Cannot drink but everything else is legal.

------
rahimnathwani
_by the time he graduates in 2016, he’ll face $400,000 in student loans_

Why choose to study in New York? I imagine one could train to be a dentist for
~30% of that cost (including living expenses) in Central Europe or in India.
Perhaps you'd need to do an extra exam before being licensed to practice back
home, but avoiding that doesn't seem worth a > $200k premium.

------
gtani
this was a good article about how quickly loan balances multiply after
default, and how discharing in bankruptcy or otherwise is basically impossible
[http://www.nytimes.com/2008/08/24/business/24loans.html?page...](http://www.nytimes.com/2008/08/24/business/24loans.html?pagewanted=all)

------
bakhy
whenever something starts to get paid by loans, the prices rise. fractional
reserve banking means loans are created almost out of thin air, it's the
fiatest of fiat money, and it creates a push to increase prices. banks
constantly need a sure thing, something to actually create the value to back
that money. and when they all start jumping on a bandwagon, the wheels
eventually break. i hope something will be done here, but if recent history
has taught us anything, US government will pay most of the bills, saving the
banks, and then be heavily attacked for - being in debt! the economic scene
today is a bad joke.

------
EGreg
"Chris Rong did everything right."

LOL

------
nirnira
Why are student loans so high, the market so ridden with defaults, and the
price of education so high? I think (well, I'm a little more certain than
that) the answer is basic economics. Here's my take:

You (America) have a government that offers discount loans - i.e. loans with
poor prospects/low interests rates - in the hope of driving a higher
allocation of capital to education than would occur in a pure private lending
market (i.e. the government takes risks with the taxpayers' money that private
lendors would not take with their own.) (Also, might be worth noting the
psychological effect of borrowing from the government - I think people tend to
feel safer doing this than borrowing from an obviously competitive private
firm. If you read the article, the casual attitude of student debtors to
defaulting on their loans shows this - the government has no teeth. The
private firm goes bankrupt if it doesn't get a return on investment. The
government just devalues the dollar if it gets in a tight spot.)

The justification here would be that the positive externalities of education
are high, and an equilibrium capital allocation following purely upfront costs
would be suboptimal.

However because humans are humans, the availability of below-market price
loans means that people are willing to spend more on education than they would
if they were forced to pay a market price. And again, because humans and
humans, colleges, which in America have little government oversight as to
pricing, raise their pricing. Why? Because people will still pay it.

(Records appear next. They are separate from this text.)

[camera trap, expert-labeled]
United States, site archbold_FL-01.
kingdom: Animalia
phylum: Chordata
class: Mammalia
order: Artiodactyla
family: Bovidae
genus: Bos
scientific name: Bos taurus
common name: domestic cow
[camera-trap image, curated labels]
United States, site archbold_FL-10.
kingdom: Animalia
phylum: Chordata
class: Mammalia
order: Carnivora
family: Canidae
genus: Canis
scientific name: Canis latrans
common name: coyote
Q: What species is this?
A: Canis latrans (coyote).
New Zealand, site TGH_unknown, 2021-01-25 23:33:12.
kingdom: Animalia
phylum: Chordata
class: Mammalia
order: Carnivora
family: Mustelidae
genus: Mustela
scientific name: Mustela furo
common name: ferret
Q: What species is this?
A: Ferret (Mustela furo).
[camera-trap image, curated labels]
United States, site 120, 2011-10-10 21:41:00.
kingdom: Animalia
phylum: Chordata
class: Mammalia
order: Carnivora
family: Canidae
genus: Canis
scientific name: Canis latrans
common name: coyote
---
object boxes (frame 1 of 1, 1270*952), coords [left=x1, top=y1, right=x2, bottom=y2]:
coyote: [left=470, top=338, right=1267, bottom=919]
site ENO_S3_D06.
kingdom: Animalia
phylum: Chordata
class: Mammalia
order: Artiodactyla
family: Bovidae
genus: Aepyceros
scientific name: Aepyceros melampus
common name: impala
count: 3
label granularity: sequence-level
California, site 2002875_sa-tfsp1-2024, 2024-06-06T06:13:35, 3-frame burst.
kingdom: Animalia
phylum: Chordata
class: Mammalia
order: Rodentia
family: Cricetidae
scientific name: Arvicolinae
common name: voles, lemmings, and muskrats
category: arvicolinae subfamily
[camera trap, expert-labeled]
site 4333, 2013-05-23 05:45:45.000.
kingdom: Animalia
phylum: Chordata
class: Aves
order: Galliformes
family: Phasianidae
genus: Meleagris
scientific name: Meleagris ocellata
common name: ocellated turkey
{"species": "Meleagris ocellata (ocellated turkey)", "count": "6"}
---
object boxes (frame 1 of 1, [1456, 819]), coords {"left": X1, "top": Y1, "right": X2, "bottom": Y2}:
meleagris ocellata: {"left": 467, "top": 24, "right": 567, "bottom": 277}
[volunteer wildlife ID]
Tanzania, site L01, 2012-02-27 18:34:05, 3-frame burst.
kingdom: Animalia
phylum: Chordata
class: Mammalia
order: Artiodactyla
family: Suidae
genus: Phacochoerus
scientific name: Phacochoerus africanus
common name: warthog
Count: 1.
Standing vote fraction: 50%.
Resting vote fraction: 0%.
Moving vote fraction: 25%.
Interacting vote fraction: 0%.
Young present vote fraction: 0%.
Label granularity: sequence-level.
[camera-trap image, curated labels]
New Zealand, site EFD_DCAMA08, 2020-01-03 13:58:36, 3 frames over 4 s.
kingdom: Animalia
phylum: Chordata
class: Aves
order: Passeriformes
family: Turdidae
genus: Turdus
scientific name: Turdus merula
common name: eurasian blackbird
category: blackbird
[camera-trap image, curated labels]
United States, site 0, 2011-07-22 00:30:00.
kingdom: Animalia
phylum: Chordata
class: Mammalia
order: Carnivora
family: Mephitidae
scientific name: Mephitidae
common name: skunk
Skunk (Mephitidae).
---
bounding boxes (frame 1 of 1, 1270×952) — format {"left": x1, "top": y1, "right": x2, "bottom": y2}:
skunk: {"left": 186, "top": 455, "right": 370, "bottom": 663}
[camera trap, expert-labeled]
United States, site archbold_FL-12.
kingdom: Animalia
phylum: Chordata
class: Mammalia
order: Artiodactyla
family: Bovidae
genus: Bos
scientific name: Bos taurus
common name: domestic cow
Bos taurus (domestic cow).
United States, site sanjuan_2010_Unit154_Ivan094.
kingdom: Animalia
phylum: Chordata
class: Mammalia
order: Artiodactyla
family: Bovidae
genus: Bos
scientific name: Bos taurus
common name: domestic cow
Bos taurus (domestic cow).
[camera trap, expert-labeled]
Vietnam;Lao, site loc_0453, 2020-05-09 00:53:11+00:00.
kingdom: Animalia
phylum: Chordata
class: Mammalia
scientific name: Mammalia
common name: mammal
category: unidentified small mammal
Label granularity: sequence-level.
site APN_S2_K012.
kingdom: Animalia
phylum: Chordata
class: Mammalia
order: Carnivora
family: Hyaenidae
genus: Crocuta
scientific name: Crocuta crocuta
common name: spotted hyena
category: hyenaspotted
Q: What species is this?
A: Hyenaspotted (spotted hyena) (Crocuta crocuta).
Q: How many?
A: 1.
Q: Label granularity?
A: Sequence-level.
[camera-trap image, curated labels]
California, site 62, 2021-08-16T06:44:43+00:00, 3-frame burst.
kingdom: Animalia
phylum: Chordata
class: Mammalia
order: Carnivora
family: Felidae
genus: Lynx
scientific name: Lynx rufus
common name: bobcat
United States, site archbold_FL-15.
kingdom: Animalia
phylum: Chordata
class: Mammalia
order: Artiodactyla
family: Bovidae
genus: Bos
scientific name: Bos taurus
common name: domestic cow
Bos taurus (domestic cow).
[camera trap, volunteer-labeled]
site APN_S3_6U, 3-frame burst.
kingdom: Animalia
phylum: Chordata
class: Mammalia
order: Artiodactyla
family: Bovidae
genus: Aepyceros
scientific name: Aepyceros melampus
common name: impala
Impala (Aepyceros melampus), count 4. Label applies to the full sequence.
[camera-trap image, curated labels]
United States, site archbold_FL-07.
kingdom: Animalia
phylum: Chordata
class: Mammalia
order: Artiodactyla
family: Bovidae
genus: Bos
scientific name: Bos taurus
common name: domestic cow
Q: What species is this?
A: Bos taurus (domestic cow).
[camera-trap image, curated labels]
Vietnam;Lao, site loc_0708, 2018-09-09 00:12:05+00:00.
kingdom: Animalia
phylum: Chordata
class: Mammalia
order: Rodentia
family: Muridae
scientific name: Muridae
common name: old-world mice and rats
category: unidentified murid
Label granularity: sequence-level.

For
whatever reason, colleges are able to bank on their prestige and identity, on
the promise of access to important social circles, and so pure pressure for
price is diluted.

Forget all the shit about increasing salaries for professors, or construction
frenzies. Basically the final equilibrium price for a college is the price
that they can get away with charging. And this price happens to be far higher
than it would be in a purely private education market. Because students can
gamble with taxpayers' money. And the universities can sense that there's cash
on the ground - and if they don't rush for it, another will just take it. This
is why your institutions glorify the most profligate administrators - the ones
with the most grandiose investment schemes, the ones who can create an
appearance of money well spent - because the best administrators help draw in
as much cash as possible.

So the result is that what started as an incentive to encourage education
actually creates a toxic market with widespread debt defaults. Instead of more
education, you just wind up enriching university administrators (definitely)
and professors (maybe) and creating way more university facilities than
private demand would have ever warranted. So congratulations: as a country,
you've just spent XX billion building a shitload of luxurious dubiously-useful
education infrastructure. Because as a country, you shoulder the cost -
through your government's wasteful allocation of capital.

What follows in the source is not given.